This is less useless than you think. Captioning video could allow for video to b...

CamelCaseName · on May 30, 2018

I think he is stating that the quality of the transcription is poor.

ehsankia · on May 30, 2018

You don't need amazing transcription to search a video. A video about X probably repeats X multiple times, and you only really need to detect it properly once.

As for the users, sure the translation may not be perfect, but I'm sure if you were deaf had no other way of watching a video, you would be just fine with the current quality of the transcription.

dx034 · on May 30, 2018

Often you need exactly that. Because it's the unique words the machine will get wrong. If you look for machine learning tutorials/presentations that mention a certain algorithm, the name of it must be correctly transcribed. At the moment, it appears to me that 95%+ of words work but exactly the ones that define a video often don't. But then again getting those right is hard, there's not much training data to base it on.

cooper12 · on May 30, 2018

They mean useless in the end result. Of course having perfect captions could potentially allow indexable videos, but the case is that the captions suck. They're so bad in fact that it's a common meme on Youtube comments for people to say "Go to timestamp and turn on subtitles" so people can laugh at whatever garbled interpretation the speech recognition made.

nopinsight · on May 30, 2018

Have you used/tried them recently? The improvement relative to 5 years ago is major.

At least in English, they are now good enough that I can read without listening to the audio and understand almost everything said. (There are still a few mistakes here and there but they often don’t matter.)

ballenf · on May 30, 2018

Yes I’ve had to turn them off on permanently. Felt I could follow video better without sound often than with subtitles.

I tried to help a couple channels to subtitle and the starting point was just sooo far from the finished product. I would guess I left 10% intact of the auto-translation. Maybe it would have been 5% five years ago; when things are this bad 100% improvement is hard to notice.

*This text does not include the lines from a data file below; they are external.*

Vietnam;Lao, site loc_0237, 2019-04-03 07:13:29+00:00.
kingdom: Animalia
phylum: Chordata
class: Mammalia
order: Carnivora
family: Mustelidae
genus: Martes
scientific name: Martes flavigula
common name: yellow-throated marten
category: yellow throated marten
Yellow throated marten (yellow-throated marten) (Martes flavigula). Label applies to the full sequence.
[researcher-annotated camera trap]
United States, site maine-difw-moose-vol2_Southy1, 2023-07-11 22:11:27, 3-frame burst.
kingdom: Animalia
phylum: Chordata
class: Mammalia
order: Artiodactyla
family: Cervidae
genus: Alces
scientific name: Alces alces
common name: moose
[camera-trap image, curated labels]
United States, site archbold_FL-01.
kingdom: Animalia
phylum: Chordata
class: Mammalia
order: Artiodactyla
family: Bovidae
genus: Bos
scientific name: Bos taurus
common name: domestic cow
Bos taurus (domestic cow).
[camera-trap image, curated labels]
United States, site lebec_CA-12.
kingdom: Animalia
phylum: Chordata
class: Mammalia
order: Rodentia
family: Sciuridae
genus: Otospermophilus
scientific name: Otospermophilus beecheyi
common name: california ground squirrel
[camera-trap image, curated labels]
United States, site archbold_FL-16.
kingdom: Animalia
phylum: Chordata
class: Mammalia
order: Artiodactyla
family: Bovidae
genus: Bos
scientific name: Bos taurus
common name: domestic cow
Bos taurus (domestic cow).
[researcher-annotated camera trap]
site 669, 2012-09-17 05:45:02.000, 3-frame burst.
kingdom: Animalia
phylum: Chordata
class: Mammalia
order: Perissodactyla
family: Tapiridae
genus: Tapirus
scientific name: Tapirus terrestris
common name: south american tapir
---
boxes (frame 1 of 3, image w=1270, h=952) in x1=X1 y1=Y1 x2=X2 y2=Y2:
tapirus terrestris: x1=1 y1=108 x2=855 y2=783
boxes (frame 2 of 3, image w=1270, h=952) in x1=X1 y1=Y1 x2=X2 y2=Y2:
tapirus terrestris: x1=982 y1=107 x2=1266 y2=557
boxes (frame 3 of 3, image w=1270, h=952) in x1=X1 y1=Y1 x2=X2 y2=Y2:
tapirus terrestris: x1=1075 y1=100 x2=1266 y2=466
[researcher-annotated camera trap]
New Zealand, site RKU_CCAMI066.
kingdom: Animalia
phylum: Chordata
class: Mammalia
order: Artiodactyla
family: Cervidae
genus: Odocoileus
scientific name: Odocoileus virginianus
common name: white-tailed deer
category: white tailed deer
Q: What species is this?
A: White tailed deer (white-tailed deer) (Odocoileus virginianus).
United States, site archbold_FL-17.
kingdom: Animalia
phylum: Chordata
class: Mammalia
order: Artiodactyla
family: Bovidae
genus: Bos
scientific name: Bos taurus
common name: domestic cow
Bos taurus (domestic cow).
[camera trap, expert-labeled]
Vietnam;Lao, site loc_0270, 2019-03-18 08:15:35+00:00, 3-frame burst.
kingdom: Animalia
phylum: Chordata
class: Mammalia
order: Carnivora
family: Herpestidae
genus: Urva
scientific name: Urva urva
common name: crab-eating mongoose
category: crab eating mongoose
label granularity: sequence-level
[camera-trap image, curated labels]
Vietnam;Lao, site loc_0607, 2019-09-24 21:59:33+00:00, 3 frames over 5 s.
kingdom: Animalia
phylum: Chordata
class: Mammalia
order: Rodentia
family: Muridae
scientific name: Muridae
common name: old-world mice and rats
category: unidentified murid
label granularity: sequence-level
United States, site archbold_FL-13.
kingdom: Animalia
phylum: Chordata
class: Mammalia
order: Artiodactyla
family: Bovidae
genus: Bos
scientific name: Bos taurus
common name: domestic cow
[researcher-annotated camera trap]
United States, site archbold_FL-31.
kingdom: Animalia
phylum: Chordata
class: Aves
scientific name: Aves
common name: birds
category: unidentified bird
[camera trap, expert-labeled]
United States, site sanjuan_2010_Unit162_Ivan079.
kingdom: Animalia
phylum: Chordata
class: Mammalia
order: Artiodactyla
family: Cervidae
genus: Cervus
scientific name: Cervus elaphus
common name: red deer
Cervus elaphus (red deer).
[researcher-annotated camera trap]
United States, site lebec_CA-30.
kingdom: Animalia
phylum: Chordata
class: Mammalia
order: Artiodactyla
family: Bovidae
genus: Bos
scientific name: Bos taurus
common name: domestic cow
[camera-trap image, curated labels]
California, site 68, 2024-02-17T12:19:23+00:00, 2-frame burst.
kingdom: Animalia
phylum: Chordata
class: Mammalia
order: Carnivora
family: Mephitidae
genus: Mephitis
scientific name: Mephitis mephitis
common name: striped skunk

It is super cool how easy it is to edit and improve the subtitles for any channel that allows it.

buvanshak · on May 30, 2018

>understand almost everything said...

If by 'almost everything', you mean stuff that a non native English speaker could have understood anyway, then yes.

nopinsight · on May 30, 2018

I'd say the current Youtube autocaptioning system is at an advanced nonnative level (or a drunk native one :)) and it would take years of intensive studying or living in an English-speaking country to reach it.

The vast majority of English learners are not able to caption most Youtube videos as well as the current AI can.

You underestimate the amount of time required to learn another language and the expertise of a native speaker. (Have you tried learning another language to the level you can watch TV in it?)

Almost all native speakers are basically grandmasters of their mother tongue. The training time for a 15-year-old native speaker could be approx. 10 hours * 365 days * 15 years = 54,750 hours, more than the time many professional painists spent on practice.

AstralStorm · on May 30, 2018

Not true. The problem with Google captioning and translate is that unlike a weak speaker it makes critical mistakes completely misunderstanding the point.

A weak speaker may use a cognate, idiom borrowed from their native tongue or a similar wrong word more often. The translation app produces completely illegible word salad instead.

nopinsight · on May 30, 2018

I was talking exclusively about auto-captioning, which has >95% accuracy for reasonably clear audio. Automatic translation still has a long way to go, I agree.

Schoolmeister · on May 30, 2018

To be honest, as the other child comment said, I too have noticed they have gotten way better in the last 5 years. Also, the words of which it isn't 100% sure are in a slightly more transparent gray than the other words, which kind of helps.